[Lines excerpted from a collection]
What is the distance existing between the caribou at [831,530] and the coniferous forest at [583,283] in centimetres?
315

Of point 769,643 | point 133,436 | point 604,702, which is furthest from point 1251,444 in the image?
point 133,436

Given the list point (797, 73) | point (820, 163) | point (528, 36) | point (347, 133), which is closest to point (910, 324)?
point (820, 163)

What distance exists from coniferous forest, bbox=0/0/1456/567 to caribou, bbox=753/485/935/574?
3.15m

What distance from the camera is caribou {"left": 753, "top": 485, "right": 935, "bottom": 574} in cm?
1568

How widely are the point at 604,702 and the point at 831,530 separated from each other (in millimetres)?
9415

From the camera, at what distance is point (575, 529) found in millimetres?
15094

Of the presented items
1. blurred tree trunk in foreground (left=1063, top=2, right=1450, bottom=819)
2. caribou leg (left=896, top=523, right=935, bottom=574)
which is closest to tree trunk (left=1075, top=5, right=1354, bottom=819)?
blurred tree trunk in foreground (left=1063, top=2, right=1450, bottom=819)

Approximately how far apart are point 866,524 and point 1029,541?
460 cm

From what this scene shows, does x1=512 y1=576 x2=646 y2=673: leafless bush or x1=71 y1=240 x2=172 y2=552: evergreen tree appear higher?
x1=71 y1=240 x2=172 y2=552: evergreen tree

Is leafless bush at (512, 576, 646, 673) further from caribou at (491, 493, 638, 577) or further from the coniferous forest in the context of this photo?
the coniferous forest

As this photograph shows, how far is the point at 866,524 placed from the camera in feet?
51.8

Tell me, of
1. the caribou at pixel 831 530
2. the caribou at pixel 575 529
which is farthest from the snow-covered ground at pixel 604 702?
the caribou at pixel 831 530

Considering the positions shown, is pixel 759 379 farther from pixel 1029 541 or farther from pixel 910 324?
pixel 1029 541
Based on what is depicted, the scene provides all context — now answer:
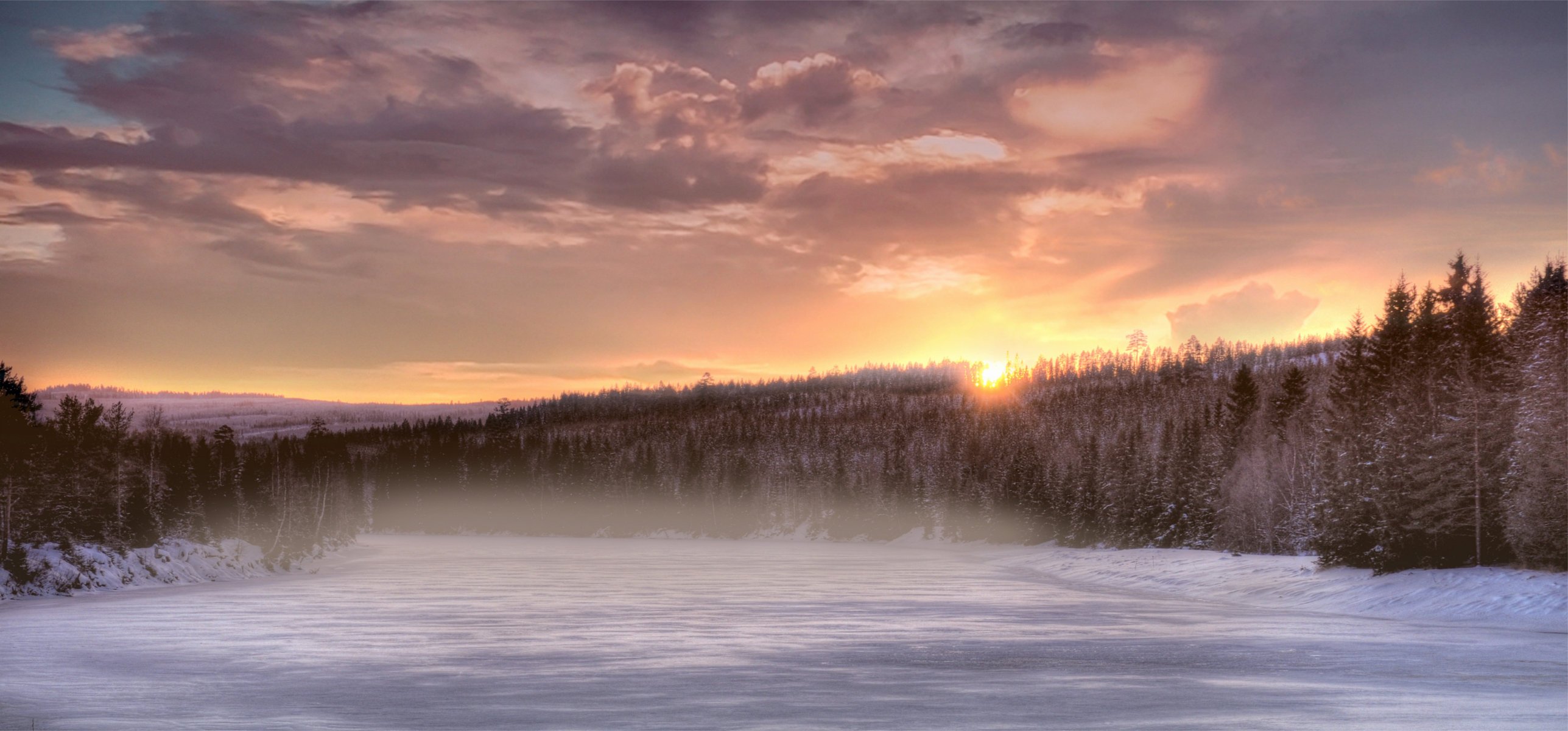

**SET EXERCISE**
Lay out all of the lines above as a numbered list, skipping any blank lines. Leave the pictures out of your answer.

**RESULT FOR THIS TASK**
1. What is the distance existing between the caribou at [831,530] and the coniferous forest at [583,283] in centimetres?
2. 315
3. Of point 769,643 | point 133,436 | point 604,702, which is furthest from point 1251,444 in the image?
4. point 133,436
5. Given the list point (797, 73) | point (820, 163) | point (528, 36) | point (347, 133), which is closest to point (910, 324)?
6. point (820, 163)
7. What distance exists from coniferous forest, bbox=0/0/1456/567 to caribou, bbox=753/485/935/574?
8. 3.15m
9. What distance from the camera is caribou {"left": 753, "top": 485, "right": 935, "bottom": 574} in cm?
10. 1568
11. How widely are the point at 604,702 and the point at 831,530 separated from each other (in millimetres)?
12. 9415
13. From the camera, at what distance is point (575, 529) found in millimetres?
14. 15094
15. Of the presented items
16. 1. blurred tree trunk in foreground (left=1063, top=2, right=1450, bottom=819)
17. 2. caribou leg (left=896, top=523, right=935, bottom=574)
18. which is closest to tree trunk (left=1075, top=5, right=1354, bottom=819)?
19. blurred tree trunk in foreground (left=1063, top=2, right=1450, bottom=819)
20. Approximately how far apart are point 866,524 and point 1029,541?
21. 460 cm
22. From what this scene shows, does x1=512 y1=576 x2=646 y2=673: leafless bush or x1=71 y1=240 x2=172 y2=552: evergreen tree appear higher?
23. x1=71 y1=240 x2=172 y2=552: evergreen tree
24. Is leafless bush at (512, 576, 646, 673) further from caribou at (491, 493, 638, 577) or further from the coniferous forest in the context of this photo?
25. the coniferous forest
26. As this photograph shows, how far is the point at 866,524 placed from the camera in feet?
27. 51.8
28. Tell me, of
29. 1. the caribou at pixel 831 530
30. 2. the caribou at pixel 575 529
31. which is farthest from the snow-covered ground at pixel 604 702?
32. the caribou at pixel 831 530
33. Considering the positions shown, is pixel 759 379 farther from pixel 1029 541 or farther from pixel 910 324?
34. pixel 1029 541
35. Based on what is depicted, the scene provides all context — now answer:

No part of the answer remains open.